Indian fry bread is tradition to the Navajo, and comes with a story of great pain and suffering. Though the tradition of fry bread is common among many Southwestern Tribes, it is the Navajo who developed this recipe. After forcing nearly 10,000 Navajo from the reservation on "The Long Walk", they were interred with the Mescalero Apache. The government supplies of lard, flour, salt, sugar, baking powder or yeast, and powdered milk were meager and often rancid. This was supplanted with any game that could be taken. Creating what they could from adversity, fry bread came from these few foods that were provided during the 4 years of captivity. Since that time, it has become common food at most all PowWows of numerous tribes and has truly become a pan-Indian food that most all tribes now enjoy. Also provides the basis for Navajo Tacos.

1 cup unbleached flour

1/4 teaspoon salt

2 teaspoon powdered milk

2 teaspoon baking powder
1/2 cup water, more as needed

Vegetable oil for frying

Sift together the flour, salt, powdered milk, and baking powder into a large bowl. Pour the water over the flour mixture all at once and stir the dough with a fork until it starts to form one big clump. Flour your hands. Using your hands, begin to mix the dough, trying to get all the flour into the mixture to form a ball.

NOTE: You want to mix this well, but you do NOT want to knead it. Kneading it will make for a heavy frybread when cooked. The inside of the dough ball should still be sticky after it is formed, while the outside will be well floured.
Cut the dough into two to four pieces, depending on the size frybreads you want to make. Using your floured hands, shape, stretch, pat, and form a disk of about 1/4" inches thick. Don’t worry about it being round. It isn't a wheel, and it won't be in one piece long... Heat the vegetable oil to about 350 degrees F.

NOTE: You can check by either dropping a small piece of dough in the hot oil and seeing if it begins to fry, or by dipping the end of a wooden spoon in and seeing if that bubbles. Your oil should be about 1-inch deep in a large cast-iron skillet or other large fryer.

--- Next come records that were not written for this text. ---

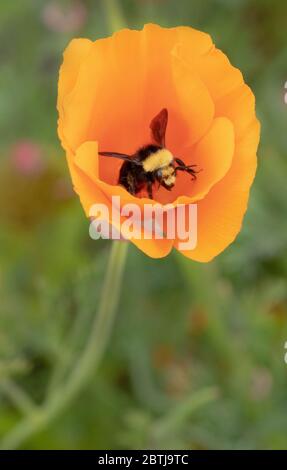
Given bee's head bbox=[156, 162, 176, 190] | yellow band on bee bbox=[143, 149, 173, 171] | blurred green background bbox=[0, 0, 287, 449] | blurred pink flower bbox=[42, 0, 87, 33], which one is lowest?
bee's head bbox=[156, 162, 176, 190]

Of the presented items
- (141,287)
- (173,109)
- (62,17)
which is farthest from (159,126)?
(62,17)

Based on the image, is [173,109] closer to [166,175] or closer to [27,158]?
[166,175]

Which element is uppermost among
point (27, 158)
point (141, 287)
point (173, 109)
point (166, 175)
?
point (27, 158)

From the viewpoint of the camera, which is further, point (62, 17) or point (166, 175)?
point (62, 17)

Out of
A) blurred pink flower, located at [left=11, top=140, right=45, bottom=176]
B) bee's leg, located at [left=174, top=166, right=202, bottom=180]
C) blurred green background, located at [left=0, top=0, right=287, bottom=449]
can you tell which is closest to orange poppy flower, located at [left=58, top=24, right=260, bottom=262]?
bee's leg, located at [left=174, top=166, right=202, bottom=180]

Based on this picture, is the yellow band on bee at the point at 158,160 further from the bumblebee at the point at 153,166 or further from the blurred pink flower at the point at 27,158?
the blurred pink flower at the point at 27,158

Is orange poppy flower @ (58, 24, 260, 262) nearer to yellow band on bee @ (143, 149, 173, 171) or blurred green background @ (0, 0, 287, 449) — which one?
yellow band on bee @ (143, 149, 173, 171)

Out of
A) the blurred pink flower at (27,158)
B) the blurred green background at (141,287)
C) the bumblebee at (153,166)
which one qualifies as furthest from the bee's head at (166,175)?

Take the formed dough and put a hole in the center about the size of your index finger. This has a spiritual significance, but the reason to do it is that it evens out the oil heat and prevents the frybread from bubbling up in the center.

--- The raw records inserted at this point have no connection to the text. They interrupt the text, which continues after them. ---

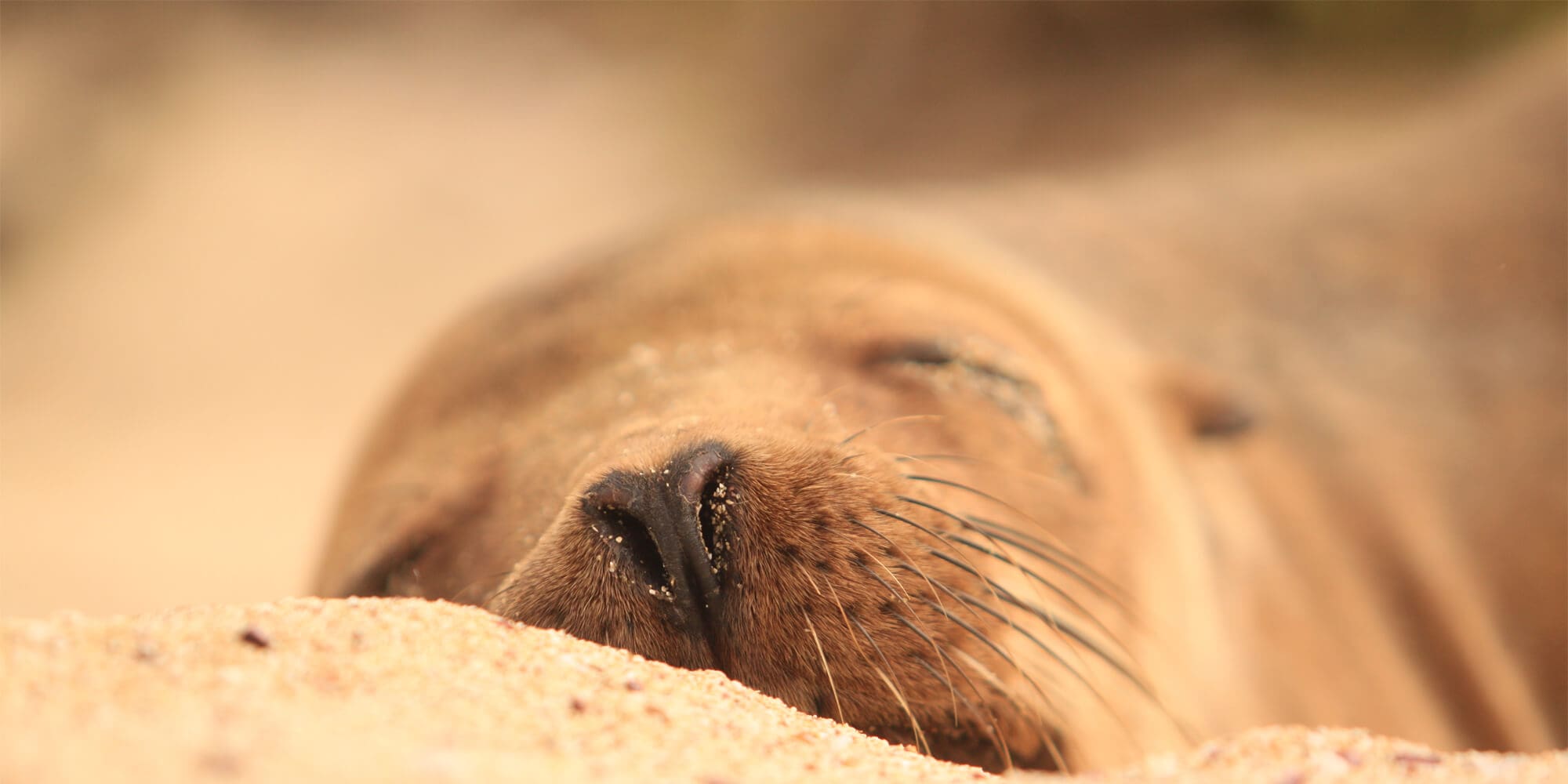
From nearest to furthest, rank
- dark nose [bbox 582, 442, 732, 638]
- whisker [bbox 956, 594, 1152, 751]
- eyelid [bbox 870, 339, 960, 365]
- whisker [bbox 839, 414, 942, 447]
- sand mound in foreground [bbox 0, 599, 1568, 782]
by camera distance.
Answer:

Now gently place it into the oil, being careful not to splatter the hot oil. Press down on the dough as it fries so the top is submersed into the hot oil. Fry until light golden brown, and then flip to fry the other side. Each side will take about 3 to 4 minutes.

Indian Fry Bread can be kept warm in a 200 degree F. oven for up to 1 hour. They refrigerate well and can be reheated in a 350 degree F. oven for 10 to 15 minutes before serving.